Soutien des valorisations rendant les produits financiers dignes d’attention
Les produits financiers se démarquent en raison de l’attrait marqué de leurs valorisations. Le secteur a commencé l’année avec un ratio cours/bénéfice prévisionnel dans le décile inférieur, un niveau historiquement suivi d’un rendement supérieur dans environ 70 % des cas. Le gain relatif moyen au cours de périodes antérieures similaires a été d’environ 500 points de base. Les premières déclarations de bénéfices de banques dressent souvent un tableau incohérent, car les résultats ont tendance à être propres à chaque établissement. Un portrait plus complet émerge une fois que l’ensemble des résultats de la période de déclaration sont publiés. Malgré cela, les tendances en matière de valorisation constituent une base solide pour le secteur en 2026.
Secteurs les plus et les moins prometteurs
Mme Chisholm s’attend à une plus grande participation du marché cette année plutôt qu’à un virage hors sociétés des technologies de l’information. Les données justifient de maintenir une exposition de base aux technologies de l’information et d’étendre la répartition à des secteurs complémentaires.

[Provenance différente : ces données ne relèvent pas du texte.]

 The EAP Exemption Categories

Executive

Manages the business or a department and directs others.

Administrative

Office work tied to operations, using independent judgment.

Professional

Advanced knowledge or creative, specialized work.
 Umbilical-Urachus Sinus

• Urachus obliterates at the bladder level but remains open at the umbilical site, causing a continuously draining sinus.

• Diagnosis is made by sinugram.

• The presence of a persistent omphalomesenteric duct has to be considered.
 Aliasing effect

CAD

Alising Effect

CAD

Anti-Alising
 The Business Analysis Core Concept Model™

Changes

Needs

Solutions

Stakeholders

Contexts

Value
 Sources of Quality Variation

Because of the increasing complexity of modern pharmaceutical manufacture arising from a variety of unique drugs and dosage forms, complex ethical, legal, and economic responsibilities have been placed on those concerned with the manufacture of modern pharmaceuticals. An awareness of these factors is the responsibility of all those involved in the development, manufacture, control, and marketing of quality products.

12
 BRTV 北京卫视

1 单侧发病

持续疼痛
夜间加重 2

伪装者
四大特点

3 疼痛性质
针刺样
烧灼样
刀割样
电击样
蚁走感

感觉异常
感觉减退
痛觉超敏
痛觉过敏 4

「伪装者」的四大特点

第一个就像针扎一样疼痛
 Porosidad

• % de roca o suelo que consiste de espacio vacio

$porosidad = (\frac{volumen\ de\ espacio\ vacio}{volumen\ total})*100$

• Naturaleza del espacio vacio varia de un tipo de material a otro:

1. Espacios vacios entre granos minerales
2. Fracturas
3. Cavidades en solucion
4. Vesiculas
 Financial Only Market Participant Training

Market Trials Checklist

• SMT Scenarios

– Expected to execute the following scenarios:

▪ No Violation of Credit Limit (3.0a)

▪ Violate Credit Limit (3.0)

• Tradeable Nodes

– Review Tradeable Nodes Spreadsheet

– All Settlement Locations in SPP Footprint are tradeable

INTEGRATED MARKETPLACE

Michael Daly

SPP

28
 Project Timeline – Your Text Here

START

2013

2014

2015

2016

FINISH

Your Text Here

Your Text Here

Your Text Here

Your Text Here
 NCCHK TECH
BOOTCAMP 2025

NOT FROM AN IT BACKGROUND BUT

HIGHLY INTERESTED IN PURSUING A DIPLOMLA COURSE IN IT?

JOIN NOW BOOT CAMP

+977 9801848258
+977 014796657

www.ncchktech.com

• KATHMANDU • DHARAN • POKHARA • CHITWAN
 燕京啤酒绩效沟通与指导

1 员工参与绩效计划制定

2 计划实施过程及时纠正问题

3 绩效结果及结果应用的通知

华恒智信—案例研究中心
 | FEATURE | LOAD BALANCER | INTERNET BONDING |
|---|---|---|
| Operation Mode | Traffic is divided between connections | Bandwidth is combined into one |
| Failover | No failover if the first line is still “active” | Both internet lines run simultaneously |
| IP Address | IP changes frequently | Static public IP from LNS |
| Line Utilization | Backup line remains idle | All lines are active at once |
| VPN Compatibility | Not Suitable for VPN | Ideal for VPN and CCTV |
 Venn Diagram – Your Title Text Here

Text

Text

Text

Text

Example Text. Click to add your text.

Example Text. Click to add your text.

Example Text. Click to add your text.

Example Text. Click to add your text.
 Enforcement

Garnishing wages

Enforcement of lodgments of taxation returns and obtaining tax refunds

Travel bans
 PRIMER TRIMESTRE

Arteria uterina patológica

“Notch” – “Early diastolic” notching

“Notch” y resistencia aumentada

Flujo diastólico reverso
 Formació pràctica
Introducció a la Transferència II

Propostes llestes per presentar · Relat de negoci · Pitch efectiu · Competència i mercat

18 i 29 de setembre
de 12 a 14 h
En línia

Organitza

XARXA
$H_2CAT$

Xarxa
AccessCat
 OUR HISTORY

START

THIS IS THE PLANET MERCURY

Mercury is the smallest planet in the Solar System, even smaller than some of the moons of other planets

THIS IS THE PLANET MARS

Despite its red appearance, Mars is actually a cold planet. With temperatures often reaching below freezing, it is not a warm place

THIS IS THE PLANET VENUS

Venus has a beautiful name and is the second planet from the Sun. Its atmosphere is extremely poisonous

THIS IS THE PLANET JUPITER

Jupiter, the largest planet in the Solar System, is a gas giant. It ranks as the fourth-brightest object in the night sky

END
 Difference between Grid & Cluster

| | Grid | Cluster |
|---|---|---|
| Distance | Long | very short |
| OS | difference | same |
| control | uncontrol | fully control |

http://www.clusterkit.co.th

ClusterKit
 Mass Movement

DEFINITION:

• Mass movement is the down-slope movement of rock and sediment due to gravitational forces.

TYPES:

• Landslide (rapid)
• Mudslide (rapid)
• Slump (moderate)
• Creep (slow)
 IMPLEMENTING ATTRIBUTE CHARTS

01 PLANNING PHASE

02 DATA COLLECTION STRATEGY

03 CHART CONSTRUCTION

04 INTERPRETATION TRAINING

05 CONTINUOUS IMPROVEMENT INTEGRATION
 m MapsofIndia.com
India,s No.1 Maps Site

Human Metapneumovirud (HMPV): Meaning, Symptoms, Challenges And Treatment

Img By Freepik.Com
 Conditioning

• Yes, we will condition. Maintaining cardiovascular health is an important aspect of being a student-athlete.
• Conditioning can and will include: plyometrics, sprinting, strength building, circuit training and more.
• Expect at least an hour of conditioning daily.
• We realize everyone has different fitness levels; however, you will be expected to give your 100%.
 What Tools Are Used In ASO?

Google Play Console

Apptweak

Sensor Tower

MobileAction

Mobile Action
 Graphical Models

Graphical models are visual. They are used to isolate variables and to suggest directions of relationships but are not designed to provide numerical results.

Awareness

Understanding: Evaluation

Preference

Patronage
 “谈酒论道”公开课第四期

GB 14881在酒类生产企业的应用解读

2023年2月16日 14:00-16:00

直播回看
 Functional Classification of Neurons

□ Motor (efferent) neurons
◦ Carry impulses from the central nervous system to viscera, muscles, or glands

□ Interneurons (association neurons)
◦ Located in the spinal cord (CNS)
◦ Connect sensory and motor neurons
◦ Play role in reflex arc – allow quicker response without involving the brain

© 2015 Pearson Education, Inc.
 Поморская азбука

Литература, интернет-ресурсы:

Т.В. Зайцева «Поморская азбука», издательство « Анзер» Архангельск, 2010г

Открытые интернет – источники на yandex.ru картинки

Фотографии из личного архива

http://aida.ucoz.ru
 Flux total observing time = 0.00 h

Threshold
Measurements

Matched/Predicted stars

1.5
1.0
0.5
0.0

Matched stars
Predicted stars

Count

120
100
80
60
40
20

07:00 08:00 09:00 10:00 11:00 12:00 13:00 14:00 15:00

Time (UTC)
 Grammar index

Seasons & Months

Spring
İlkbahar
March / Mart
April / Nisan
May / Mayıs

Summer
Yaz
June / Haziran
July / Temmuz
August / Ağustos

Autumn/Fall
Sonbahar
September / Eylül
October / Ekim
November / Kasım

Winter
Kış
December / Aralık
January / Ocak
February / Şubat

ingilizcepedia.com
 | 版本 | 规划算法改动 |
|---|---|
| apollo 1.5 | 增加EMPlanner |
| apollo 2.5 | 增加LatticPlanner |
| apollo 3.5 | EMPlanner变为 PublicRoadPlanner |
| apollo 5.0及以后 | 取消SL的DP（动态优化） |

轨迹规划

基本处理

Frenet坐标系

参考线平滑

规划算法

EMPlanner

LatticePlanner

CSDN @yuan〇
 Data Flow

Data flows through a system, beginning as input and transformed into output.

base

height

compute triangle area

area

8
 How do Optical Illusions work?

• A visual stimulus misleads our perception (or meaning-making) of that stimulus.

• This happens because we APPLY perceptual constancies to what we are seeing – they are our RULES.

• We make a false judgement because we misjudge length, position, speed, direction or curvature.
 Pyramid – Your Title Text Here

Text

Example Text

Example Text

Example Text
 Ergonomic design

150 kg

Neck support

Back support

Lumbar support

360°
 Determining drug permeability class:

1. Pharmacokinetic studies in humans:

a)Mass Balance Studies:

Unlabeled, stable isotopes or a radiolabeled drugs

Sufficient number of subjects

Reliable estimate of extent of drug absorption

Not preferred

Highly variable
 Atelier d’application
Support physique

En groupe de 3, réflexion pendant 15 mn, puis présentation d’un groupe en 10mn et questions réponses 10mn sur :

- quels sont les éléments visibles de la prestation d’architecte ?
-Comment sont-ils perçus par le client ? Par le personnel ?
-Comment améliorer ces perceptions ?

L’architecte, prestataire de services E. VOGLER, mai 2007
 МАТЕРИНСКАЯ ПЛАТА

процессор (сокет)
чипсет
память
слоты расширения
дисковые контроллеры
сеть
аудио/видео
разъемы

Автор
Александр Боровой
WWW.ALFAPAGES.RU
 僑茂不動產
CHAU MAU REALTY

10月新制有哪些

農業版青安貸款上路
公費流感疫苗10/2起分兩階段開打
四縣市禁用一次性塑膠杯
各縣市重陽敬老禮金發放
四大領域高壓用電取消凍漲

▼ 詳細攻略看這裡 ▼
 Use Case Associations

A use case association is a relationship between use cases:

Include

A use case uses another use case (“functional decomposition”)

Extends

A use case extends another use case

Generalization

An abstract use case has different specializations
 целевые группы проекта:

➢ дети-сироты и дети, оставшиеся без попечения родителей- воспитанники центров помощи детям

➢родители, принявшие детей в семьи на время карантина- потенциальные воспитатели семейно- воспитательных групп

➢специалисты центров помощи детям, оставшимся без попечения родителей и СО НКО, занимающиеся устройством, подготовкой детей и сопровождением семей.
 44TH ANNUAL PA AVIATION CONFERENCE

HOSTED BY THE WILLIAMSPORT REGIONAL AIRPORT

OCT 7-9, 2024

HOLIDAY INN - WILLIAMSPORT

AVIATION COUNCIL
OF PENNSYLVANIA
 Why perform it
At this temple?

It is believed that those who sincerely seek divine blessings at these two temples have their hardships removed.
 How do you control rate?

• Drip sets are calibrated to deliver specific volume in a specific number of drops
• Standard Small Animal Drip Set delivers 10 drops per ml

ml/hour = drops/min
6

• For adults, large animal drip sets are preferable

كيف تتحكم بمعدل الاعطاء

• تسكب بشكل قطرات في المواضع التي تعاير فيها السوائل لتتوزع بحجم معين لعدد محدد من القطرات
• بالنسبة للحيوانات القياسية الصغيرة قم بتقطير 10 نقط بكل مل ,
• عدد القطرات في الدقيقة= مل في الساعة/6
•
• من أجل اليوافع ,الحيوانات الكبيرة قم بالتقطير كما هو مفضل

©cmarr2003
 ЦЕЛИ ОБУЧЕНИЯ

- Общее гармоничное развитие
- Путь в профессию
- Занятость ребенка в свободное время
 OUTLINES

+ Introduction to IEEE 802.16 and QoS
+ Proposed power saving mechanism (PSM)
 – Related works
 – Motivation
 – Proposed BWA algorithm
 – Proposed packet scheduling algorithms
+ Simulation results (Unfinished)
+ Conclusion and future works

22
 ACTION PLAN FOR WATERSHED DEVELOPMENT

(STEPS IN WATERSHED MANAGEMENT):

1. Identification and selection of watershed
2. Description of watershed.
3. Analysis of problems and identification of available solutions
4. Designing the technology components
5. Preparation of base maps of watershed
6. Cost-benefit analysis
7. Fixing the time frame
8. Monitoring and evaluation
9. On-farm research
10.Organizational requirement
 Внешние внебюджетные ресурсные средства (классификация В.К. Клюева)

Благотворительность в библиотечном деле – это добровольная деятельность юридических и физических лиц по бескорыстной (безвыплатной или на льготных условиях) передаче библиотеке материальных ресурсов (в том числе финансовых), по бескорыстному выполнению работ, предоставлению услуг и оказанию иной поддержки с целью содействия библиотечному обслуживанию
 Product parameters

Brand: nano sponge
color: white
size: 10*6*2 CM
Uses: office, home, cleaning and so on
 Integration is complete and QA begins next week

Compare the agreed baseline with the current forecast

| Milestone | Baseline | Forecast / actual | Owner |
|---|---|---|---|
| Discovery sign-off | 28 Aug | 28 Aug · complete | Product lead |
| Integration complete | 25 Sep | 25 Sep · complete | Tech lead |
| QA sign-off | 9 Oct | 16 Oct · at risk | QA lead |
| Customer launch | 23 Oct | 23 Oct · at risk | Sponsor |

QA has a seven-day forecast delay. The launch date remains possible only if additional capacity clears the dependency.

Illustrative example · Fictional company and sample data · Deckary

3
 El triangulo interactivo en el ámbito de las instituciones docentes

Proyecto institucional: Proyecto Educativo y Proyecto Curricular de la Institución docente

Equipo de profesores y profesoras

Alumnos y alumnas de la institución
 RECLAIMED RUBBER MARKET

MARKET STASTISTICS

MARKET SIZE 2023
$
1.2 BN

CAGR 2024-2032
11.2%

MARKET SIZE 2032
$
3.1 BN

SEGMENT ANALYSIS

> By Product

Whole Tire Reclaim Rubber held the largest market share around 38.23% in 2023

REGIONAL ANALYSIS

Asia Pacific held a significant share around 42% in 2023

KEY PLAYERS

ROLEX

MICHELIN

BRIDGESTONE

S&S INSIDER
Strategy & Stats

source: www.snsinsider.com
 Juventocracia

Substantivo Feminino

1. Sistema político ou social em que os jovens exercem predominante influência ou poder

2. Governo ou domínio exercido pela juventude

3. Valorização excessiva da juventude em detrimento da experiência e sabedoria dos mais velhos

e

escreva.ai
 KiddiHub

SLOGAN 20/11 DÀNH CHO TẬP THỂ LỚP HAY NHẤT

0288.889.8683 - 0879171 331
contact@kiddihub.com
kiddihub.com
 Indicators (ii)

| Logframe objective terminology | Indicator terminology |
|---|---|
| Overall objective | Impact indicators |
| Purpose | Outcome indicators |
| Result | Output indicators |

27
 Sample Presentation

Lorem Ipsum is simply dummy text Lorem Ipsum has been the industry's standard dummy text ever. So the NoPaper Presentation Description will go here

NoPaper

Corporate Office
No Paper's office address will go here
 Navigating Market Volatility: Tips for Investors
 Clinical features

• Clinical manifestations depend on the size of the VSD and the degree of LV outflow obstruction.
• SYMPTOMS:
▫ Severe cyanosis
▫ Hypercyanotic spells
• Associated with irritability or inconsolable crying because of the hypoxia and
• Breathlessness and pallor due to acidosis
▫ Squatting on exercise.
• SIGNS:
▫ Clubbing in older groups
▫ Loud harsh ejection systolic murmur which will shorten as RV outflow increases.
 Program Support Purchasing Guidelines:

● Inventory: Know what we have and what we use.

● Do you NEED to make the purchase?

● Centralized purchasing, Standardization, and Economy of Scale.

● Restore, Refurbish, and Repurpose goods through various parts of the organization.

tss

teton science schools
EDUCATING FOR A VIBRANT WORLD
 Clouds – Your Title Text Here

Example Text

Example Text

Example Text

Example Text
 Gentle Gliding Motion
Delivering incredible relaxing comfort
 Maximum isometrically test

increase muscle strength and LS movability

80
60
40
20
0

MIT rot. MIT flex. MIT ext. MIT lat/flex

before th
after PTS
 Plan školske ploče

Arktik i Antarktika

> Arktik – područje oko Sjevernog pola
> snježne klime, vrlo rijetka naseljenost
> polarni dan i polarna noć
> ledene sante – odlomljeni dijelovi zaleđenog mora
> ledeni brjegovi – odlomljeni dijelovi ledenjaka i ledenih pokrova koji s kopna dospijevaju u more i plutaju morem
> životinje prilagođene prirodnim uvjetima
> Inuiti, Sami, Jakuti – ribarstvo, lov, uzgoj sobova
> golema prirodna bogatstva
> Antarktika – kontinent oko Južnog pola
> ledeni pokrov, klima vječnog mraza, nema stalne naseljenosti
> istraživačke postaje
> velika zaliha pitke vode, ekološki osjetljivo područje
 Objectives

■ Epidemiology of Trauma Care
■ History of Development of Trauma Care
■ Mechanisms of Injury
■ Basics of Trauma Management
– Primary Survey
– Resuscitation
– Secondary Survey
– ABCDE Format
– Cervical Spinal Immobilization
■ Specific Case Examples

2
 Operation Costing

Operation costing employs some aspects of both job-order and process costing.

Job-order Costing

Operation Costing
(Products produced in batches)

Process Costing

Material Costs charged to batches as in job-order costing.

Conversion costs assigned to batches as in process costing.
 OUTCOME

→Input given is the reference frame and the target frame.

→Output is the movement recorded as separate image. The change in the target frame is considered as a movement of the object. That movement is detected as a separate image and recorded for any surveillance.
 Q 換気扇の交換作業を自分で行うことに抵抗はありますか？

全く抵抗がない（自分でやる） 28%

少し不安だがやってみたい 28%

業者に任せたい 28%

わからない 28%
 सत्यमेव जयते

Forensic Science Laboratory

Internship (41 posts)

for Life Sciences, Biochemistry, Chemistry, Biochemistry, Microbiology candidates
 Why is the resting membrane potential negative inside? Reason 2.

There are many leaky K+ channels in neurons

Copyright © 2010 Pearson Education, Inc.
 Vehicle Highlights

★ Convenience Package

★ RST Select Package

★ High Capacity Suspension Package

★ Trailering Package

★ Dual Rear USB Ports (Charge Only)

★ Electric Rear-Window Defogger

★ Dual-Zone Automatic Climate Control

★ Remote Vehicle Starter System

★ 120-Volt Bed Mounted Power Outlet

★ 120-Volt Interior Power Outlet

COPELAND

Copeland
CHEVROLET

Secteurs les plus prometteurs
- Les produits financiers, les marchés de capitaux et les sociétés de courtage tout particulièrement
- Les technologies de l’information, à commencer par les semi‑conducteurs
- La consommation discrétionnaire, portée par les constructeurs résidentiels et d’autres segments sensibles aux taux
Secteurs les moins prometteurs
- Les produits de première nécessité, qui présentent des difficultés fondamentales et qui pourraient s’avérer un piège de valeur
- Les services collectifs, qui demeurent trop chers par rapport à leur rendement et qui ne sont pas un moyen efficace d’obtenir une exposition à l’IA au niveau sectoriel
- L’énergie, toujours confrontée à une offre excédentaire qui pèse sur les prix du pétrole et les paramètres fondamentaux du secteur
Conclusion : évoluer dans un marché stable et axé sur les données
Le contexte actuel est caractérisé par un mélange de ralentissement de l’inflation, de gains de productivité constants et d’une croissance économique modérée. Le coût unitaire de la main-d’œuvre faible est au cœur des perspectives d’inflation. En même temps, la solidité des facteurs fondamentaux qui sous-tendent les bénéfices, la croissance des marges et l’attrait des valorisations dans plusieurs domaines importants créent des occasions.